**WORK REQUEST 1**
Copy the stretch of the search-results walkthrough from "JsonConvert.Deserialize() your json" through "row in searchResponse.Response.Results)", substituting "class" for "construct".
**WORK REQUEST 2**
Pick up the search-results walkthrough at its last line and continue it.

**READING TEXT**

= Beginning of Section =

Create a Response class that will receive the search results

public class GenericSearchResult
{
    /// <summary>
    /// This holds all of the information about the fields returned in the results.
    /// </summary>
    [JsonProperty("metaData")]
    public SearchMetaData MetaData { get; set; }

    /// <summary>
    /// This is the raw data of the search request
    /// </summary>
    [JsonProperty("results")]
    public dynamic[] Results;
}

You can use Postman or similar to get all of the properties that will come back in MetaData, but the important one is the "columns" element, which is an array of the fields returned and the order in which they will appear in the results array.

JsonConvert.Deserialize() your json result into this construct, and you are ready for the manual conversion.

Something along these lines should get you started

List<SkuSearchResults> results = new List<SkuSearchResults>();
foreach (dynamic row in searchResponse.Response.Results)
{
    //First, Create a JObject
    JObject obj = new JObject();
    int idx = 0;

    //Add the properties to the JObject
    foreach (MetaColumn column in searchResponse.Response.MetaData.Columns)

= End of Section =

**SUPPLIED MATERIAL**
= Beginning of Section =

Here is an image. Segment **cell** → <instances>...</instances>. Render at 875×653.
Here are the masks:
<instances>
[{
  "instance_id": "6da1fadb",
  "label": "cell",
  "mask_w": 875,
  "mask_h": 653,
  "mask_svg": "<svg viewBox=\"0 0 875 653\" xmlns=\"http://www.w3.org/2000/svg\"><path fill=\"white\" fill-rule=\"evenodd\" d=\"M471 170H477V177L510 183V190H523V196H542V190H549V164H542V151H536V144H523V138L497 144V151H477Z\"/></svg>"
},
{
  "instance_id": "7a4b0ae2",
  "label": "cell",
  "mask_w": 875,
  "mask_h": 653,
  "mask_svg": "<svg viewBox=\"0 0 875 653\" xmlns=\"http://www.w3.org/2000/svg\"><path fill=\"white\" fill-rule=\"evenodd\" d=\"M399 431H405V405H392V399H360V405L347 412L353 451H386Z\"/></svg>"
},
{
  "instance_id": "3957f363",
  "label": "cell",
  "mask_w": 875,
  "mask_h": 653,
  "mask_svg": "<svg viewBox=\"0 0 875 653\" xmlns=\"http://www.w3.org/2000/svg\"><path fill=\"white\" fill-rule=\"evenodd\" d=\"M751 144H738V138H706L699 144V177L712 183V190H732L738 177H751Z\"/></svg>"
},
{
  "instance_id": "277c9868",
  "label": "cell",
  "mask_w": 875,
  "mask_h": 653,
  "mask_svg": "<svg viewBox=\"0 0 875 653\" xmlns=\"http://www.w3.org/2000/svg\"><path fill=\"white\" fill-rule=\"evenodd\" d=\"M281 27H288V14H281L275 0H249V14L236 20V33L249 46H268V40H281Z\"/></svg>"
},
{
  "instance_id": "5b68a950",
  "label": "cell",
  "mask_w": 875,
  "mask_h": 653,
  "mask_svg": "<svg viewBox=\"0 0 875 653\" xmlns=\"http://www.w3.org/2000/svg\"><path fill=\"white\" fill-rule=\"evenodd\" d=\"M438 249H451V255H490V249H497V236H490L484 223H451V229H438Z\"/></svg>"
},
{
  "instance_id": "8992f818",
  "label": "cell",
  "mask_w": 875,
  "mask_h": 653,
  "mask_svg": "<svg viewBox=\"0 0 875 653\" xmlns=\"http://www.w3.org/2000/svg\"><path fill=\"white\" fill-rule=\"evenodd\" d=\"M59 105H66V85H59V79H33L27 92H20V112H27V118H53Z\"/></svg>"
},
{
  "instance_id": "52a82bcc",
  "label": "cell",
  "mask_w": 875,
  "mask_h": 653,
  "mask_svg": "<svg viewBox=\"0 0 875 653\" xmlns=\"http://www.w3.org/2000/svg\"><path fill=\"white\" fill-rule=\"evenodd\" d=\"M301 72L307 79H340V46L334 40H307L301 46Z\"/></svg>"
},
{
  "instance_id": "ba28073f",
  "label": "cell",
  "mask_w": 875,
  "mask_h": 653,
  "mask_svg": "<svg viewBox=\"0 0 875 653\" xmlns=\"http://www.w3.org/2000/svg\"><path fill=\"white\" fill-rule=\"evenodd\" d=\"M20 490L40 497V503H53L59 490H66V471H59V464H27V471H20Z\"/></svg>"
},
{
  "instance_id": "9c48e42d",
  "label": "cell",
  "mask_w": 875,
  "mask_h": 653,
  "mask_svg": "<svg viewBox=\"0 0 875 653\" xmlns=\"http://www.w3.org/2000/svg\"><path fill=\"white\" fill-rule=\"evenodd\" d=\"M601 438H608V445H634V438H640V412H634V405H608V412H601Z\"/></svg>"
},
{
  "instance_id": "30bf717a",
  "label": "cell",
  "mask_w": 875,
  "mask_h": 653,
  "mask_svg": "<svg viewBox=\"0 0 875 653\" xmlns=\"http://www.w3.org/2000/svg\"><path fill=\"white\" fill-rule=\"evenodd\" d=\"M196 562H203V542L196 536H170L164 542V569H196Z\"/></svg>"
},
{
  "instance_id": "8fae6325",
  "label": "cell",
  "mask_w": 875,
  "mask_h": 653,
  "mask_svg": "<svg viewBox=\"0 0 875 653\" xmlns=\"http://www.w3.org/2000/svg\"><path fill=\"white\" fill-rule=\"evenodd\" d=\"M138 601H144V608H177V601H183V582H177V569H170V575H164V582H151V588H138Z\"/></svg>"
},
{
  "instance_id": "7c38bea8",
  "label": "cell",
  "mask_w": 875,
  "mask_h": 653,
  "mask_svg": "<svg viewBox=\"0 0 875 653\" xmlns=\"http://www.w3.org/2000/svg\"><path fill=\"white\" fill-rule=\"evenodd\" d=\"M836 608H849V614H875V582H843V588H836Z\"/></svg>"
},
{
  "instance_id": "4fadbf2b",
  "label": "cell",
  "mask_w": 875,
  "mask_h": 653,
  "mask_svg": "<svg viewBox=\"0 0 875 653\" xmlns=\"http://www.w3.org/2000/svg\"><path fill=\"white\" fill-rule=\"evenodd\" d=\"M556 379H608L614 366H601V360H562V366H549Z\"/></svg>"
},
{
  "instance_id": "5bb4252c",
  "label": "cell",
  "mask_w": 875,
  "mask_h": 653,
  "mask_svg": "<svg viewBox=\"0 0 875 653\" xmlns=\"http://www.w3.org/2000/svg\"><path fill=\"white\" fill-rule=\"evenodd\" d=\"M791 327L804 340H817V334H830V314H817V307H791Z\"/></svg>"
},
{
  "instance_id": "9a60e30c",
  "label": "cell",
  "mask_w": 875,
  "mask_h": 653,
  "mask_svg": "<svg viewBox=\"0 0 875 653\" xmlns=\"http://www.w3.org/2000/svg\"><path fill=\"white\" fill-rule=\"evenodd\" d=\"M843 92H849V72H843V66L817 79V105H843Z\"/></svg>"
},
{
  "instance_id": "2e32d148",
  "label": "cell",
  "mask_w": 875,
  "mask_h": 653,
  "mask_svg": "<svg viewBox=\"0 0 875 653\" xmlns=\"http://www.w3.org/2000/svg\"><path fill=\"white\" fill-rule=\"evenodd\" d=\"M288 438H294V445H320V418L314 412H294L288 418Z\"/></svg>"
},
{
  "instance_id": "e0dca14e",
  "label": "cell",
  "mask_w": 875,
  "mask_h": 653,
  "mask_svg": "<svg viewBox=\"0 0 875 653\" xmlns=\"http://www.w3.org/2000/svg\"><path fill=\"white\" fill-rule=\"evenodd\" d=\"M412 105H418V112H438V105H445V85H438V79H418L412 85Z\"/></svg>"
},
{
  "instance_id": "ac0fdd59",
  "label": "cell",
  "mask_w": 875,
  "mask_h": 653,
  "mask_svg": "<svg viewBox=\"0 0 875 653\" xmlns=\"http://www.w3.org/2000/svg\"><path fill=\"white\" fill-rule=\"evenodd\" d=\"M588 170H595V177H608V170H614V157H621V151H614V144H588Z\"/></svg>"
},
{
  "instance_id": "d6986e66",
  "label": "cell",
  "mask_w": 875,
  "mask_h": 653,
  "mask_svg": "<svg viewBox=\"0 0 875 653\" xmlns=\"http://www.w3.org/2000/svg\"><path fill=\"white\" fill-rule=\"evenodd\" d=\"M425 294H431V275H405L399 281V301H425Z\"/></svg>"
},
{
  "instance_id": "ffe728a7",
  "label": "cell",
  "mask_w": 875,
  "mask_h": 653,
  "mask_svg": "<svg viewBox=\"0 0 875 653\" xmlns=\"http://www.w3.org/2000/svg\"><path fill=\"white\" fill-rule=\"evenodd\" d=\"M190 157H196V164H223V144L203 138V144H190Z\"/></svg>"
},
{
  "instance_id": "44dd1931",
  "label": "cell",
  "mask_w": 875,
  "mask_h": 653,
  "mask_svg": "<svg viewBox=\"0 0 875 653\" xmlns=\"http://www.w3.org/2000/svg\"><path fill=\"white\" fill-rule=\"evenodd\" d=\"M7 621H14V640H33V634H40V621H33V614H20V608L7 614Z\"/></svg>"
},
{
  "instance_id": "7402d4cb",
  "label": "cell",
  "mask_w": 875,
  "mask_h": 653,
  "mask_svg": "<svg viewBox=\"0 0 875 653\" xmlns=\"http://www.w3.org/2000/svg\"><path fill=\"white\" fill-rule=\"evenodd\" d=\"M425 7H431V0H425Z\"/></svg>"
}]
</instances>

= End of Section =

**ANSWER AREA 1**
JsonConvert.Deserialize() your json result into this class, and you are ready for the manual conversion.

Something along these lines should get you started

List<SkuSearchResults> results = new List<SkuSearchResults>();
foreach (dynamic row in searchResponse.Response.Results)

**ANSWER AREA 2**
    {
        obj.Add(new JProperty(column.Name, row[idx++]));
    }

    //Convert it to the target type
    results.Add(obj.ToObject<SkuSearchResults>());
}

If you are doing lots of searches across varying endpoints and result classes, you can of course convert this to a Generic funtion (T) and synthesize anything.

   List<T> MakeObjectsFromSearch<T>(GenericSearchResponse searchResponse)

Don't forget to add some null handling, since those searches frequently return nulls for int fields (like your primarySupplierId and productGroupId properties)

Hope that helps. Definitely made my head hurt for a while as well.